_Selection:_
------------------------------------------------------------------------

This post, by the way, marks my one year anniversary of blogging and of Bronze Gears. I'm enjoying sharing and hopefully my visitors are getting some value from what I've posted here.

All for now,


Monday, September 7, 2009

White Hole

I've discovered a new spatial phenomenon. It's similar to a black hole -- you know... collapsed star, all this matter compressed into this little teeny space, super gravity, light can't escape, etc. Well, a white hole is the same thing, except it's time that can't escape. Oh, and it's my house, not a collapsed star.

(Actually, there really is a white hole in astrophysics -- at least hypothetically. And the definition is a lot different than mine above. But I've already made up a new word in French on this blog, so let's just ignore that for now.)

I've noted before that my house consumes an astonishing amount of time, and that's never been more true than in the past month. Literally every weekend since my last post (four weeks ago) has been consumed with mostly housework. Plus many nights in between. I've been going like hell getting the place ready for listing.

------------------------------------------------------------------------

_Dataset:_
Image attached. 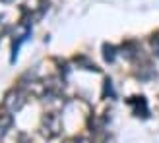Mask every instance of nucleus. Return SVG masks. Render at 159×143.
I'll return each instance as SVG.
<instances>
[{
  "label": "nucleus",
  "mask_w": 159,
  "mask_h": 143,
  "mask_svg": "<svg viewBox=\"0 0 159 143\" xmlns=\"http://www.w3.org/2000/svg\"><path fill=\"white\" fill-rule=\"evenodd\" d=\"M25 105V95L20 89H12L10 93H6L4 97V108H8L10 112H18V110Z\"/></svg>",
  "instance_id": "1"
},
{
  "label": "nucleus",
  "mask_w": 159,
  "mask_h": 143,
  "mask_svg": "<svg viewBox=\"0 0 159 143\" xmlns=\"http://www.w3.org/2000/svg\"><path fill=\"white\" fill-rule=\"evenodd\" d=\"M12 122H14L12 114H8V112H2V114H0V137L6 136V132L12 128Z\"/></svg>",
  "instance_id": "2"
},
{
  "label": "nucleus",
  "mask_w": 159,
  "mask_h": 143,
  "mask_svg": "<svg viewBox=\"0 0 159 143\" xmlns=\"http://www.w3.org/2000/svg\"><path fill=\"white\" fill-rule=\"evenodd\" d=\"M66 143H89V141H85V139H70Z\"/></svg>",
  "instance_id": "3"
},
{
  "label": "nucleus",
  "mask_w": 159,
  "mask_h": 143,
  "mask_svg": "<svg viewBox=\"0 0 159 143\" xmlns=\"http://www.w3.org/2000/svg\"><path fill=\"white\" fill-rule=\"evenodd\" d=\"M4 2H12V0H4Z\"/></svg>",
  "instance_id": "4"
}]
</instances>
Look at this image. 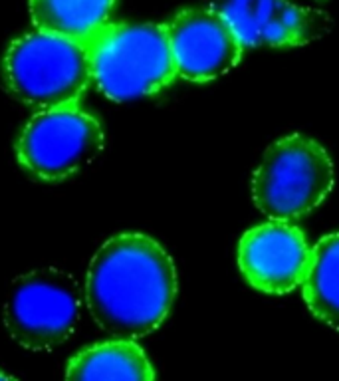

------------------------------------------------------------------------

_Exercises to complete:_
A. In the blog post, what does the writer say the white hole is instead of a collapsed star?
B. Rewrite the part of the blog post that opens with the words "This post, by" and closes with "I've posted here.", swapping "visitors" for "readers".

_Answer list:_
A. The writer's house.

B.
This post, by the way, marks my one year anniversary of blogging and of Bronze Gears. I'm enjoying sharing and hopefully my readers are getting some value from what I've posted here.